▶ **Your objective**: Can you give the lines from the one containing "Among the set" through the end of the material as a numbered list, with blank lines left out?

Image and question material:

[Begin]

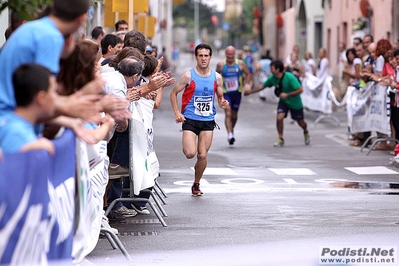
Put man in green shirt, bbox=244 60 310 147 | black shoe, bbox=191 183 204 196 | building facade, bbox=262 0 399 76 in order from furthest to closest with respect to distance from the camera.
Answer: building facade, bbox=262 0 399 76 < man in green shirt, bbox=244 60 310 147 < black shoe, bbox=191 183 204 196

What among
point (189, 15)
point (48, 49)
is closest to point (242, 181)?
point (48, 49)

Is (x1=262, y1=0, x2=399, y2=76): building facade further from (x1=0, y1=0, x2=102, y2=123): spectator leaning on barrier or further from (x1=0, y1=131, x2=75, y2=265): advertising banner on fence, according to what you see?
(x1=0, y1=131, x2=75, y2=265): advertising banner on fence

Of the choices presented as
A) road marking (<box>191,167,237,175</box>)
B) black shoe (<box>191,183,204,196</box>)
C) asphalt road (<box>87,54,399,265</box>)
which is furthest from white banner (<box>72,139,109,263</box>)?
road marking (<box>191,167,237,175</box>)

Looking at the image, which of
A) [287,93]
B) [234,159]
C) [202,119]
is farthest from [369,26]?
[202,119]

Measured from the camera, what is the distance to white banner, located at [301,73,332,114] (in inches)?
1069

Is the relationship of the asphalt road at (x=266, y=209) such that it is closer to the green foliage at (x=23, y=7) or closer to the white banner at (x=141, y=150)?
the white banner at (x=141, y=150)

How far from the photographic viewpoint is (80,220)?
6191 millimetres

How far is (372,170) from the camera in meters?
15.8

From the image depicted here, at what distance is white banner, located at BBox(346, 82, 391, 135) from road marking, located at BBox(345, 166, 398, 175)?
104 inches

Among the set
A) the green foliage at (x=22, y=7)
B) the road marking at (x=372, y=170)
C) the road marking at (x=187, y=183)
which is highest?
the green foliage at (x=22, y=7)

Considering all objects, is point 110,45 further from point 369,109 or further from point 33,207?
point 369,109

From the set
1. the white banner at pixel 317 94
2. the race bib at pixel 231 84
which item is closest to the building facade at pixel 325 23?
the white banner at pixel 317 94

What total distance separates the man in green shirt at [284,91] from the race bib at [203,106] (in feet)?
23.2

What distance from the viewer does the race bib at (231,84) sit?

[End]

▶ **Answer to the problem**:
1. Among the set
2. A) the green foliage at (x=22, y=7)
3. B) the road marking at (x=372, y=170)
4. C) the road marking at (x=187, y=183)
5. which is highest?
6. the green foliage at (x=22, y=7)
7. Considering all objects, is point 110,45 further from point 369,109 or further from point 33,207?
8. point 369,109
9. From the set
10. 1. the white banner at pixel 317 94
11. 2. the race bib at pixel 231 84
12. which item is closest to the building facade at pixel 325 23?
13. the white banner at pixel 317 94
14. What total distance separates the man in green shirt at [284,91] from the race bib at [203,106] (in feet)?
15. 23.2
16. What distance from the viewer does the race bib at (231,84) sit?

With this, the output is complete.